Military Researchers asking industry to capitalize on machine learning for modeling complex human behavior

April 10, 2025
The core question of the MAGICS project is this: are there new methods and paradigms for modeling collective human behavior?

ARLINGTON, Va. – U.S. military researchers are approaching industry for new ways of modeling complex, dynamic systems for predicting collective human behavior that overcome challenges that so far have frustrated attempts at emulating evolving time-varying systems.

Officials of the U.S. Defense Advanced Research Projects Agency (DARPA) in Arlington, Va., issued an advanced research concepts opportunity (DARPA-EA-25-02-05) on Tuesday for the Methodological Advancements for Generalizable Insights into Complex Systems (MAGICS) project.

MAGICS seeks to use machine learning to model complex, dynamic systems for predicting collective human behavior, with a goal of spurring development of rigorous methods to understand and predict human behavior with accuracy and nuance.

For the past decade or more, there has been an assumption and hope that the explosion of digital data streams and powerful machine-learning tools would enable better understanding of how large-scale systems respond to changes, DARPA researchers explain.

Stalled progress

Progress has stalled, however, because current statistical methods are unable to create models that remain valid when applied to evolving time-varying systems.
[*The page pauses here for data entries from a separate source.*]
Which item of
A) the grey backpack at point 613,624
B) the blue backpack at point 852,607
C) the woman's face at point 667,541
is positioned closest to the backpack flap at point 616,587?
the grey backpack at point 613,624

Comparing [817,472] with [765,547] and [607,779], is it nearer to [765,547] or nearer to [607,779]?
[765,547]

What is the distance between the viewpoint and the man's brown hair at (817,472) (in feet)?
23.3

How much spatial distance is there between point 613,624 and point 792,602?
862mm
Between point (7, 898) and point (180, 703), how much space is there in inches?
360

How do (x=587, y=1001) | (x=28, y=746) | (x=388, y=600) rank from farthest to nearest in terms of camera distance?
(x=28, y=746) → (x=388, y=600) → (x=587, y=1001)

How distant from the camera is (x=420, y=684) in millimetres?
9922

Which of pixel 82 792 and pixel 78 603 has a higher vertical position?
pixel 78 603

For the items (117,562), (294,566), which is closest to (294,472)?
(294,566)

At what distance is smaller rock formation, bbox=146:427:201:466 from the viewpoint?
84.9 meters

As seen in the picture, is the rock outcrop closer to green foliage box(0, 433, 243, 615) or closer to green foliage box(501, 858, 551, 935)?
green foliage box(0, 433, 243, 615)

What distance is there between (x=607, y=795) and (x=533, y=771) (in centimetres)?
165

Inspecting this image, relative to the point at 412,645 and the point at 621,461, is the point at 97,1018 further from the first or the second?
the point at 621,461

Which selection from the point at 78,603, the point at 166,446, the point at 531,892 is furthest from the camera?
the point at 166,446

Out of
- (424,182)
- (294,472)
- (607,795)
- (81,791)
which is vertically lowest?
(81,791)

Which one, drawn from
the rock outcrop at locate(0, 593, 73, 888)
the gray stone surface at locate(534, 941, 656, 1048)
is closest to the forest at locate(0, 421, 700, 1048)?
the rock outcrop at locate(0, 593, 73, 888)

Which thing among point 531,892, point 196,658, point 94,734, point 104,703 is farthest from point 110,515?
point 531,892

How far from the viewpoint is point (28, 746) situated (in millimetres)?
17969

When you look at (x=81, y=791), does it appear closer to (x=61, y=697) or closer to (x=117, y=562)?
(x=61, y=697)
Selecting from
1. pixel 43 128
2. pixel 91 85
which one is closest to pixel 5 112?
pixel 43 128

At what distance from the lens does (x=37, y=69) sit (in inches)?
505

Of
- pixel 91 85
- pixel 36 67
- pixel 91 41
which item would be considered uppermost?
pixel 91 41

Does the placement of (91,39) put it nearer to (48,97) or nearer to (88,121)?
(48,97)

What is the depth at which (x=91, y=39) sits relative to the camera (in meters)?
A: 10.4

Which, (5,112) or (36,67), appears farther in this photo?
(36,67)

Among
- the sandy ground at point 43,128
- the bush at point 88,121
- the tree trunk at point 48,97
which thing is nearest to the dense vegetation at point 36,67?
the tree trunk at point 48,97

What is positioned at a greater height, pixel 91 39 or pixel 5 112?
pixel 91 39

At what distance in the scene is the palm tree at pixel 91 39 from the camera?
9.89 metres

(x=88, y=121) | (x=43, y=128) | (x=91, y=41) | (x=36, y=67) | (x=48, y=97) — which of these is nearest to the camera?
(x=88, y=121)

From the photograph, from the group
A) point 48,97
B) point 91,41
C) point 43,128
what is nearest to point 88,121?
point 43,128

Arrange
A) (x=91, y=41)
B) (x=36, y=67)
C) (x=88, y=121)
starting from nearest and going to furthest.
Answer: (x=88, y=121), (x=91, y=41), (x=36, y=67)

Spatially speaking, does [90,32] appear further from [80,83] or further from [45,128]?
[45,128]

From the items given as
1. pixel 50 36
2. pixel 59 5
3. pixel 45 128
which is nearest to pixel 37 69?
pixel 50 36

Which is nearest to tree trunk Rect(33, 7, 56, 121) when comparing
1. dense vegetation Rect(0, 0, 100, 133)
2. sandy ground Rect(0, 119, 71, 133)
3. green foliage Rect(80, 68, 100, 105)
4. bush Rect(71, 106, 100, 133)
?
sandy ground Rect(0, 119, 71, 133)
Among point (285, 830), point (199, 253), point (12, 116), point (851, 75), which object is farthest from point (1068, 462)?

A solution requires overcoming challenges that large data sets and machine learning do not address.

The core question of the MAGICS project is this: are there new methods and paradigms for modeling collective human behavior?

Related: Industry asked for modeling and simulation to evaluate artificial intelligence (AI) and human teaming

Areas of interest include data inference boundaries and limitations; alignment validation limitations; adaptation limitations and model obsolescence; psychosocial domain limitations; and complex phenomena.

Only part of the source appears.